Defining the Public Domain: Limits of Copyright Conference
This conference re-evaluated the character and status of the public domain in copyright law. The concept of the public domain plays a critical role in delimiting the rights of copyright owners. Whether through particular legal roles concerning the duration of copyright, or through doctrines of fair dealing or infringement, the public domain is central to establishing a balance between the interests of creators and consumers.
Technological change has made the task of defining the public domain critical in current law reform and policy. As well as dealing with the issues raised by digital technologies, this conference considered wider cultural and historical contexts for understanding the public domain.
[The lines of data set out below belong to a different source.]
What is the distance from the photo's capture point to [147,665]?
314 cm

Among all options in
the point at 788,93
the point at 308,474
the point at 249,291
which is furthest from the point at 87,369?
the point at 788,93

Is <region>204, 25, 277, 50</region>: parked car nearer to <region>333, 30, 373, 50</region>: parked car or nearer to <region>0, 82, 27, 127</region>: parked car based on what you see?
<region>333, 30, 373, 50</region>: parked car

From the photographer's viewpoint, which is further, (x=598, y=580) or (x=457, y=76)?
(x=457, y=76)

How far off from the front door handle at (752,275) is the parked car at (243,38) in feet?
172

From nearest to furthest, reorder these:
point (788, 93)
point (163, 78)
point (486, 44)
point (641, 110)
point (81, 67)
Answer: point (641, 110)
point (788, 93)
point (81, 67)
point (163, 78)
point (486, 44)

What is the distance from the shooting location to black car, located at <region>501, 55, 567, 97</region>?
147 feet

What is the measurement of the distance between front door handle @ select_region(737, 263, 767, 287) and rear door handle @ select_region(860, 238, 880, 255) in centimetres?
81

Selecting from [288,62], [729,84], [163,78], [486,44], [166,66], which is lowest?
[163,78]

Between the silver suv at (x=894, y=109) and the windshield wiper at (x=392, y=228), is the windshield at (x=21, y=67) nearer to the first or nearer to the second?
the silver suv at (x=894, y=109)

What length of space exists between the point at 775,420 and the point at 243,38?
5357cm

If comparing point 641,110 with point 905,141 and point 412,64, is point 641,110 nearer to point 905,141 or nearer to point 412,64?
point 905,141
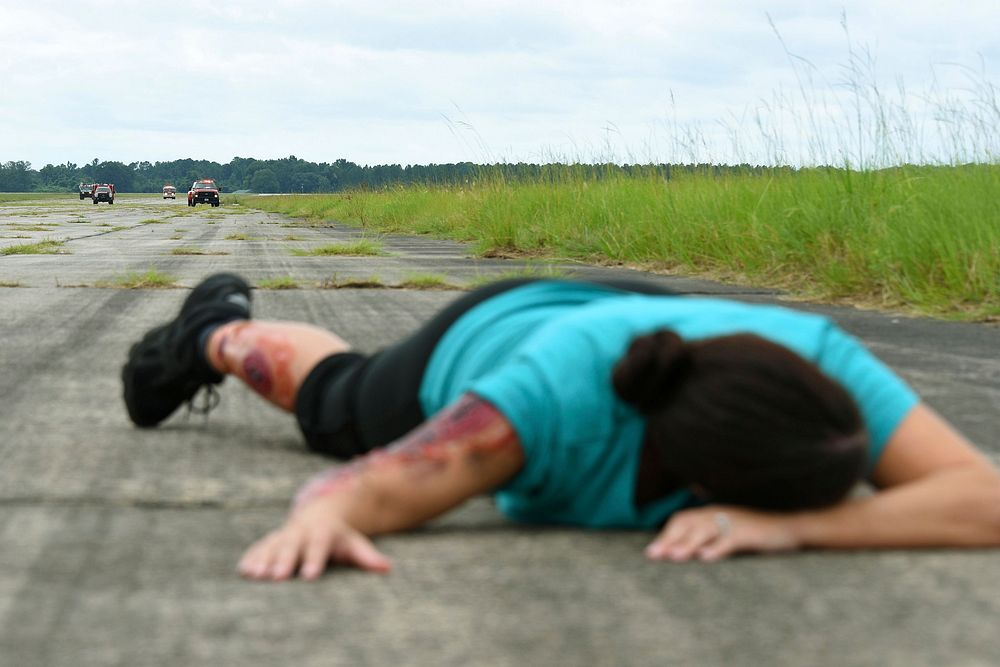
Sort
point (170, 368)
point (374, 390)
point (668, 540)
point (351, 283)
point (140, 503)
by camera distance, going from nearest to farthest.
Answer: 1. point (668, 540)
2. point (140, 503)
3. point (374, 390)
4. point (170, 368)
5. point (351, 283)

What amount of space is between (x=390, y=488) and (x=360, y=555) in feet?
0.41

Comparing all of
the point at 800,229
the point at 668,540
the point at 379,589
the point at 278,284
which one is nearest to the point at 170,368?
the point at 379,589

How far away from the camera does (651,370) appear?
2072 millimetres

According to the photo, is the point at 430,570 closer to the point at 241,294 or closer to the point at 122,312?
the point at 241,294

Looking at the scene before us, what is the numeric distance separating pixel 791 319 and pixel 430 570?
0.81 metres

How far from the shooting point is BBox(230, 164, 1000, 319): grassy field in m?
7.19

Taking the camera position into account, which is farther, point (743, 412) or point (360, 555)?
point (360, 555)

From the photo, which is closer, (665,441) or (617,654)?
(617,654)

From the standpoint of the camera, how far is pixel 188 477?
294 cm

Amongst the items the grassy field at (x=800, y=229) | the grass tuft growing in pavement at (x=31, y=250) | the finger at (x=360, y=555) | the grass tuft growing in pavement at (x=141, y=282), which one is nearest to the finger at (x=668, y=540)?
the finger at (x=360, y=555)

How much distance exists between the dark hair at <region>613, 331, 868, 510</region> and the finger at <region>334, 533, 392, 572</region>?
0.48m

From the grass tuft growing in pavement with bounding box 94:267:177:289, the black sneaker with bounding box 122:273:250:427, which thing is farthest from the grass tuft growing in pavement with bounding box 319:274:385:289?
the black sneaker with bounding box 122:273:250:427

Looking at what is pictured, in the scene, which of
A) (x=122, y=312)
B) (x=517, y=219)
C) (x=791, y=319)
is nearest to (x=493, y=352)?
(x=791, y=319)

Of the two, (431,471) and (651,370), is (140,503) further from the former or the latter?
(651,370)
This conference provided an up-to-date overview of trends in this area and their likely impact on Australian Law.
Speakers and topics:
Libby Baulch, Executive Officer, Australian Copyright Council, Fair Use and Fair Dealing
Michael Fraser, Chief Executive Officer, Copyright Agency Limited, Fair is Foul and Foul is Fair: From Analogue to Digital Fair Dealing
Colin Golvan, Owen Dixon Chambers, The Public Domain and Indigenous Art
Catherine Hawkins, Attorney-General's Dept, Digital Agenda Reforms and the Public Domain
Sir Anthony Mason, Public interest Objectives and the Law of Copyright
Warwick Rothnie, Partner, Mallesons Stephen Jaques, Idea and Expression in a Digital World
Brad Sherman, Senior Lecturer, Faculty of Law, Griffith University, Introducing the Public Domain
Peter Treyde, Attorney-General's Dept, Simplification of the Exceptions to the Exclusive Rights Comprising Copyright
Leanne Wiseman, Lecturer, Queensland University of Technology, Educational Use and the Limits of Copyright
Jamie Wodetzki, Solicitor, Minter Ellison, Taking a Byte from Software's Proprietary Bits: How Far Can You Go?